• **Exercise**
Exactly reproduce the lines from the one holding "Thinking about the" through the final line of the listing below, with both ends included and nothing else.

^^^^

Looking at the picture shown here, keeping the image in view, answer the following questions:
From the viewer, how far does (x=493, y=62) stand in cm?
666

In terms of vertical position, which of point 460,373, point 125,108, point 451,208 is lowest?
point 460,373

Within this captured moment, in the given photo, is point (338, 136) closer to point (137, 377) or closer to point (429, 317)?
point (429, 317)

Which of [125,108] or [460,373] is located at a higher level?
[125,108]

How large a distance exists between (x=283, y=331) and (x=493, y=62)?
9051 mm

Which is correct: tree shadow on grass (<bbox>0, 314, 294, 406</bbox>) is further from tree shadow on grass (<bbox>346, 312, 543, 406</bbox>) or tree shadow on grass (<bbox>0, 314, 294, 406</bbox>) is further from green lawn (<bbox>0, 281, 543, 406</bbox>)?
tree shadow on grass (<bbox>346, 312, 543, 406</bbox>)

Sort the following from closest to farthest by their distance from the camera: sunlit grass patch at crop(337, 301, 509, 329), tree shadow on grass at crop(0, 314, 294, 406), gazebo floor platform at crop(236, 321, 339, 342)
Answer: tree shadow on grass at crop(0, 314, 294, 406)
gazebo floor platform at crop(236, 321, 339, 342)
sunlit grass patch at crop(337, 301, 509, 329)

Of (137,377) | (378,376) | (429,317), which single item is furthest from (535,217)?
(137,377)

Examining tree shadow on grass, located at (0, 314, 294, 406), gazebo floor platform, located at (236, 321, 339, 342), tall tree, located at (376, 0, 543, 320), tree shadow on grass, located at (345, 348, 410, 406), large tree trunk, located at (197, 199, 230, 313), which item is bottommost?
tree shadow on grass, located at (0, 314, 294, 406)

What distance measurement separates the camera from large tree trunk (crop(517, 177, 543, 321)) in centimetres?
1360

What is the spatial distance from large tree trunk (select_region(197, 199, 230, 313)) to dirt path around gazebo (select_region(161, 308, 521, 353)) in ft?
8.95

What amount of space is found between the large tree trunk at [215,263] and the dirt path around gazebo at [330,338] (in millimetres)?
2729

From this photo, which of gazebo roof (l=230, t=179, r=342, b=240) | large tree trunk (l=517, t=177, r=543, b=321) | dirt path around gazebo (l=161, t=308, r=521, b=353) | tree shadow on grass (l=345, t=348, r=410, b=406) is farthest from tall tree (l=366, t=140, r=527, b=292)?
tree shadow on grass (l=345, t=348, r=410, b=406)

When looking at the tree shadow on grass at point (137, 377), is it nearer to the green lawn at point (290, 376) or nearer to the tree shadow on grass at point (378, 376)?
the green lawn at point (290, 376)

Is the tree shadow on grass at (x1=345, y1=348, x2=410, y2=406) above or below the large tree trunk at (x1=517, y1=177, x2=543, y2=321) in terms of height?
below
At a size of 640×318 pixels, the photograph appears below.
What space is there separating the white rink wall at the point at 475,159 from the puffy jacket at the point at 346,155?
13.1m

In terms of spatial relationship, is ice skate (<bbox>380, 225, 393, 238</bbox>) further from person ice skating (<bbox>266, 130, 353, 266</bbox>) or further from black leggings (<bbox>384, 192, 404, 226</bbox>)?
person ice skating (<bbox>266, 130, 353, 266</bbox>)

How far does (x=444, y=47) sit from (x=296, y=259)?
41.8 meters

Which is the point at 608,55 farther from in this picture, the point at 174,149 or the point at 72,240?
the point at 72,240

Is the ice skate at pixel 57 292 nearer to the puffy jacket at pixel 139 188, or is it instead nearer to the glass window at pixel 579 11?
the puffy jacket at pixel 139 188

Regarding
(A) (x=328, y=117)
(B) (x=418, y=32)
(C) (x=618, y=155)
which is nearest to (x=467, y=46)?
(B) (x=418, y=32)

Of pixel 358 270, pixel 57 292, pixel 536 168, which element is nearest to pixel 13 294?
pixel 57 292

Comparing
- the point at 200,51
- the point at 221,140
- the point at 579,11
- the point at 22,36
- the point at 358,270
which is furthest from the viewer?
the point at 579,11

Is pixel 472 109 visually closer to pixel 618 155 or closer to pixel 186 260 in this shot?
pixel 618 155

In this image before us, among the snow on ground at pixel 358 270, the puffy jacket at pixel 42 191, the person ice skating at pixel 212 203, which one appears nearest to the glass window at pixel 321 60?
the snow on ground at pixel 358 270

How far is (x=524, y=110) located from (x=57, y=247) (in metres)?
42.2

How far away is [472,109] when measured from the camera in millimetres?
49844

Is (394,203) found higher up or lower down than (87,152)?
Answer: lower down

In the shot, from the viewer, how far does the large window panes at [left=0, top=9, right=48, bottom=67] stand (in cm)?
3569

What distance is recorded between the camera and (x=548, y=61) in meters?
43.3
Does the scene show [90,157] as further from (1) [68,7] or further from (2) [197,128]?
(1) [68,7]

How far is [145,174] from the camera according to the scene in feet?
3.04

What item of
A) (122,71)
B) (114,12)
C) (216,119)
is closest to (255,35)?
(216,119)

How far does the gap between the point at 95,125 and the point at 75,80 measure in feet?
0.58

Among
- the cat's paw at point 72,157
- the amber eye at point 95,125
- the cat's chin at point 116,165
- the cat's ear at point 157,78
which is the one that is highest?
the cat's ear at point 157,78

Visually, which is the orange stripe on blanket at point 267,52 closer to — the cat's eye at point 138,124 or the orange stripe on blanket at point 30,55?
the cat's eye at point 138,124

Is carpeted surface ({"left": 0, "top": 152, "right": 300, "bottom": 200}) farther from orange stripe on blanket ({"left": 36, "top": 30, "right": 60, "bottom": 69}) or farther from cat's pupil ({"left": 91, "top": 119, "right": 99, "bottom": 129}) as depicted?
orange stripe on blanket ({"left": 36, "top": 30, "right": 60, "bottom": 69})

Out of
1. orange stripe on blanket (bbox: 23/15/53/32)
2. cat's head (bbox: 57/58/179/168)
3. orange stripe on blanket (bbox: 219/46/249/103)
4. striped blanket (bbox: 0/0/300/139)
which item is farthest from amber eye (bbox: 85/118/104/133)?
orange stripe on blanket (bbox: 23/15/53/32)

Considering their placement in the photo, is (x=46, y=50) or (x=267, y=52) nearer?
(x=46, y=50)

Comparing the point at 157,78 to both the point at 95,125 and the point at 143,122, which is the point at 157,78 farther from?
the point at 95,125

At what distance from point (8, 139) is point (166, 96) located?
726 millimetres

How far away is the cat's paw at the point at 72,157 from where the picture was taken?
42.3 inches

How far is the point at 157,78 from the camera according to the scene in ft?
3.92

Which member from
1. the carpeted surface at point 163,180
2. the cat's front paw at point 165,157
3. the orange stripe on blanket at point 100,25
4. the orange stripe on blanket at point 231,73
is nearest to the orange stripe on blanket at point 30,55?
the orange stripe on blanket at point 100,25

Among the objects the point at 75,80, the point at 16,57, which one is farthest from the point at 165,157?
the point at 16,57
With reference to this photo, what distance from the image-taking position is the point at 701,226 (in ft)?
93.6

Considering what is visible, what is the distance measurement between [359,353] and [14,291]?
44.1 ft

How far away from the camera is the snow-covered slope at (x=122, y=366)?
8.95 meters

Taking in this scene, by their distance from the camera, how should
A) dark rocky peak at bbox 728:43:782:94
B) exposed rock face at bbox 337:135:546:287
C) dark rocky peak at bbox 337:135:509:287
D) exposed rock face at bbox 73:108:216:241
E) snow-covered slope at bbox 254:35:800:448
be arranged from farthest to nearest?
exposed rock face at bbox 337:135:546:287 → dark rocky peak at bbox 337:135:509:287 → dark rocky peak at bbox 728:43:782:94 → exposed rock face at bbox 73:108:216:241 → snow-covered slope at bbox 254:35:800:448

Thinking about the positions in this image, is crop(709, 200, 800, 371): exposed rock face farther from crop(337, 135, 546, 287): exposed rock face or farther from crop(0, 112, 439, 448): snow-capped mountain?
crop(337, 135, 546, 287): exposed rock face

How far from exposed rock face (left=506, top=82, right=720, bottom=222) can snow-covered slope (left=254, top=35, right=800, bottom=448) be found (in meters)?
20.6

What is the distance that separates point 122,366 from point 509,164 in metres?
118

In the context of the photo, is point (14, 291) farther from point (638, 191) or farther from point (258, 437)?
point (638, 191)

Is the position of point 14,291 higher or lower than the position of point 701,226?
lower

^^^^

• **Response**
Thinking about the positions in this image, is crop(709, 200, 800, 371): exposed rock face farther from crop(337, 135, 546, 287): exposed rock face or farther from crop(0, 112, 439, 448): snow-capped mountain?
crop(337, 135, 546, 287): exposed rock face

How far from exposed rock face (left=506, top=82, right=720, bottom=222) can snow-covered slope (left=254, top=35, right=800, bottom=448) be found (in meters)?
20.6

What is the distance that separates point 122,366 from point 509,164 in metres?
118

In the context of the photo, is point (14, 291) farther from point (638, 191) or farther from point (258, 437)?
point (638, 191)

Is the position of point 14,291 higher or lower than the position of point 701,226?
lower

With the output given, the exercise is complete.